Ang Lee faz parecer fácil um filme onde a quantidade de efeitos visuais utilizada empalideceria indivíduos menos zen. "Life of Pi" é um espantoso exercício visual, com pequenos momentos memoráveis (a sequência do naufrágio culmina com uma imagem, ao mesmo tempo trágica e bela, que deve ter feito James Cameron dar cabeçadas numa parede, de inveja), que assenta na soberba direcção de fotografia de Claudio Miranda. Tal como no seu trabalho anterior com David Fincher em "The curious case of Benjamin Button", Miranda executa o seu trabalho totalmente no mundo digital, ajustando e criando na pós-produção e o resultado é, tal como no filme mencionado, precisão de cor e sombra, e também um conjunto de imagens que não são nada fáceis de esquecer. Seria fácil, se o filme não tivesse um centro humano tão forte em Pi (uma prestação difícil, mas conseguida, do estreante Suraj Sharma, na fase de náufrago da história), deixarmo-nos absorver pelo espectáculo visual que Claudio Miranda e Ang Lee apresentam. A realização de Lee parece tão relaxada e segura de si que nem notamos na dificuldade de adaptação desta história.
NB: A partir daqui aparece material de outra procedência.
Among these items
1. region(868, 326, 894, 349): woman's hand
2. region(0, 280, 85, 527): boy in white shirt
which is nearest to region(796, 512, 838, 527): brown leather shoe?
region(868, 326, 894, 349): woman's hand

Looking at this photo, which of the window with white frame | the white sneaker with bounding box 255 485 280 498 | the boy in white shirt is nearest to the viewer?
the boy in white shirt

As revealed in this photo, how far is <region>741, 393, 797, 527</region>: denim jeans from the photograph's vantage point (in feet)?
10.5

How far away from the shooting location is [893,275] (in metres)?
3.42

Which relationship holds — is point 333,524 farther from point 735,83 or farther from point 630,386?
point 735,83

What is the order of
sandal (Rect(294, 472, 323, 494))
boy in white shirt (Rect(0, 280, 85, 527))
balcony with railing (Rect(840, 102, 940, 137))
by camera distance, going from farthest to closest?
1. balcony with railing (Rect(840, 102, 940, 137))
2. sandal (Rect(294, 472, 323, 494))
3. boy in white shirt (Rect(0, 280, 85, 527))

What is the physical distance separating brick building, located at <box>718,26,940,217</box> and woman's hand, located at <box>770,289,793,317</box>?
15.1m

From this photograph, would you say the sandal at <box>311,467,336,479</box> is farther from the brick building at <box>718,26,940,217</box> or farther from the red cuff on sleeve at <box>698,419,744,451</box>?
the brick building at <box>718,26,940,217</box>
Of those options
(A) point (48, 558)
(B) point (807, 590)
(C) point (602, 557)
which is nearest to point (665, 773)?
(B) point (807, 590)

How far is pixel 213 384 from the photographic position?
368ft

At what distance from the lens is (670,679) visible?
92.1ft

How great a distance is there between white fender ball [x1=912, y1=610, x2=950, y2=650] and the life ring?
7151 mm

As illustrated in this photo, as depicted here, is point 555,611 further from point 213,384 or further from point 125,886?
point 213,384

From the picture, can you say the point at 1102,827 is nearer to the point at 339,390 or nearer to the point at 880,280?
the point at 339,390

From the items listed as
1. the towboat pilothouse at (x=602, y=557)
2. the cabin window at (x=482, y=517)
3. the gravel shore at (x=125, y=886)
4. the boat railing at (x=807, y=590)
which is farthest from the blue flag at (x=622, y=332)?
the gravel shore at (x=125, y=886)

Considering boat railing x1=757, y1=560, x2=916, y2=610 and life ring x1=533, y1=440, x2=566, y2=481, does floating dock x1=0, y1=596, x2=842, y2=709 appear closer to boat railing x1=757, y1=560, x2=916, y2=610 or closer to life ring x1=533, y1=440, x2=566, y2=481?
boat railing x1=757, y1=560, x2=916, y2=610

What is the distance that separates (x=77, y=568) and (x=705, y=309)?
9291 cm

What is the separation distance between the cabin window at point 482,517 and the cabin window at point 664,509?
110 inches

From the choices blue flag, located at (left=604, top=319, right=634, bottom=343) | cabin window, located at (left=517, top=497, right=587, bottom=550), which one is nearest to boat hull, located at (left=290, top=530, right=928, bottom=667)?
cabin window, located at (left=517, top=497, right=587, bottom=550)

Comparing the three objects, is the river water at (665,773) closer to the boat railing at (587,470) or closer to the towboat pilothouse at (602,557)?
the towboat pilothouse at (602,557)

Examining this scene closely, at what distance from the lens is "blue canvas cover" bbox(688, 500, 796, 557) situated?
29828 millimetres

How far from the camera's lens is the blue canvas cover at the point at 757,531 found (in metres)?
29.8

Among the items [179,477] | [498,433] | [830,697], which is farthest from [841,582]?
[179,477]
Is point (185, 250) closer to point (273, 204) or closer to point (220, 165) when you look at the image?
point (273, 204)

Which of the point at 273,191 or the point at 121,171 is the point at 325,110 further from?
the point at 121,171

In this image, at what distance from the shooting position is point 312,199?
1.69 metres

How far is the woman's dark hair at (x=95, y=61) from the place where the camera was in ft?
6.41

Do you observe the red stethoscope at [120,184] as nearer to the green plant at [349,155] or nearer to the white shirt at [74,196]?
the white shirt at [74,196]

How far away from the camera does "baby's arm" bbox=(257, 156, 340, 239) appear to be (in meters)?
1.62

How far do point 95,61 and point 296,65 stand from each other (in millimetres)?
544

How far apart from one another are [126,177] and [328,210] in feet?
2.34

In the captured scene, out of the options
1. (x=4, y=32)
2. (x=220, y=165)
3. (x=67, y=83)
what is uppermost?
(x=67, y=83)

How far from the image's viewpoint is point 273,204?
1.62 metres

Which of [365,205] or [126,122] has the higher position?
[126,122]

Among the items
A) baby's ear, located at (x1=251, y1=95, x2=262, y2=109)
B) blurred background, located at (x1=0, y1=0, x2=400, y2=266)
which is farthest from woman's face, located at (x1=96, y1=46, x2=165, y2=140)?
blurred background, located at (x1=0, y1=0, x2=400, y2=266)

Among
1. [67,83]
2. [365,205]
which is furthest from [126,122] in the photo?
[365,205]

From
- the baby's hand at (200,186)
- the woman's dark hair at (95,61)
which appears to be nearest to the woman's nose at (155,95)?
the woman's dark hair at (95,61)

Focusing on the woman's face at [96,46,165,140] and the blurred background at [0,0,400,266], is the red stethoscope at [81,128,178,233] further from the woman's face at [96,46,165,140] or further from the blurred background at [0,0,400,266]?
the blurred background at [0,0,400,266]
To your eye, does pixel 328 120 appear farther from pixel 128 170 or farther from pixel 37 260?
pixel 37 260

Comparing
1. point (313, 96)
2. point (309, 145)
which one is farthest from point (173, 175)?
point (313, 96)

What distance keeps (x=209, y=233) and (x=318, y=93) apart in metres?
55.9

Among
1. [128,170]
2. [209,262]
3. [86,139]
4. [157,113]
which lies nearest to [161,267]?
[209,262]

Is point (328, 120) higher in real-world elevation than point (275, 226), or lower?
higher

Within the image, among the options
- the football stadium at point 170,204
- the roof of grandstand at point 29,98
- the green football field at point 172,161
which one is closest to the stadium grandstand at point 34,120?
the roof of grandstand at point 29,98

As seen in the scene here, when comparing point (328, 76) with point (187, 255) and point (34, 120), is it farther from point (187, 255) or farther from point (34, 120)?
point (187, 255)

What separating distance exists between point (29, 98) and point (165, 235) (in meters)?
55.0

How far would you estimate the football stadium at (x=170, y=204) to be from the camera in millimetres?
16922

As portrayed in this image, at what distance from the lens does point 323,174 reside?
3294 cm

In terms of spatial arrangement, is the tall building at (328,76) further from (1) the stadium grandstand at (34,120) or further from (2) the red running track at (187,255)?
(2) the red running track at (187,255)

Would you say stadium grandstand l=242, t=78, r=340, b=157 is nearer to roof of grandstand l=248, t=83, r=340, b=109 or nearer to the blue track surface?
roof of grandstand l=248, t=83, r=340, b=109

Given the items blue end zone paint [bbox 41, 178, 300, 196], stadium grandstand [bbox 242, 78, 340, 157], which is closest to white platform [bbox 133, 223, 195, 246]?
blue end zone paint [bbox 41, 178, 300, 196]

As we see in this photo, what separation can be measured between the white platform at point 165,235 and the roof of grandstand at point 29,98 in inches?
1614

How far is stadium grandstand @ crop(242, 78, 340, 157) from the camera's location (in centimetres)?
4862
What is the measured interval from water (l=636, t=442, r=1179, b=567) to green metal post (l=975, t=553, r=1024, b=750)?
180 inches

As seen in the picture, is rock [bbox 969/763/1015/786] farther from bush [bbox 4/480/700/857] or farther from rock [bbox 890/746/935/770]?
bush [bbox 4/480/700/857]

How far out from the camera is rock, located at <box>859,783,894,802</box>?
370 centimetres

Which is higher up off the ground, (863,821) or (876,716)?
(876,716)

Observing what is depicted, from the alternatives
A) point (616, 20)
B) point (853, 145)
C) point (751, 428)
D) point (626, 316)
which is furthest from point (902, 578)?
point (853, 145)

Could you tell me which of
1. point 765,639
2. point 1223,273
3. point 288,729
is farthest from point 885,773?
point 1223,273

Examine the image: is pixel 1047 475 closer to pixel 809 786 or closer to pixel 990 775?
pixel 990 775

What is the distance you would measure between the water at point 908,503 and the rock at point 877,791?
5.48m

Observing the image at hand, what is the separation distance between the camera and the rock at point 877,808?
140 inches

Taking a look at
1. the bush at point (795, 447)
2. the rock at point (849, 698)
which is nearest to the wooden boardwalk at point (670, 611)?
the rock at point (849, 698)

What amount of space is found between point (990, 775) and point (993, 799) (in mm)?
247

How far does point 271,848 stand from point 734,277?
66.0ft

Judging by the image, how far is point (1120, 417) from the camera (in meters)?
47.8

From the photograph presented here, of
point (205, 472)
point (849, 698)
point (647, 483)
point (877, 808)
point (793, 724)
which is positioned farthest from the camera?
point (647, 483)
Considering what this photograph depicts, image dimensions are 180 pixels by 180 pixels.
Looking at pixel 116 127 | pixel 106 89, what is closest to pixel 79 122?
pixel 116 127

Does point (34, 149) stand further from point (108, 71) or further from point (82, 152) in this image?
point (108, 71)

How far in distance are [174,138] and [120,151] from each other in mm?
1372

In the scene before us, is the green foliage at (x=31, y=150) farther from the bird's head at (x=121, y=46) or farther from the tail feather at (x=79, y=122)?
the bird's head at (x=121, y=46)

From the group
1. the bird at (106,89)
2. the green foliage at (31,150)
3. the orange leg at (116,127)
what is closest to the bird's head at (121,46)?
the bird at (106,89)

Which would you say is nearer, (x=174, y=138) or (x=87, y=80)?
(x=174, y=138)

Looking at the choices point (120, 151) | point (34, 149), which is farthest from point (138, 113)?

O realizador de Taiwan percebe que não adianta ter os pés na realidade: esta história presta-se ao voo da imaginação e ao tom de fábula, e é assim que constrói e apresenta a história. Pi é um homem contra os elementos, mas que não foge a maravilhar-se deles e com eles.Ao contrário da restrição emocional que povoa a obra de Lee, este filme é uma explosão constante de emoção, que serve bem a história. No fundo, o que Lee está a filmar é uma narrativa sobre as narrativas que contamos a nós mesmos. A delicada banda sonora de Mychael Danna serve esse propósito.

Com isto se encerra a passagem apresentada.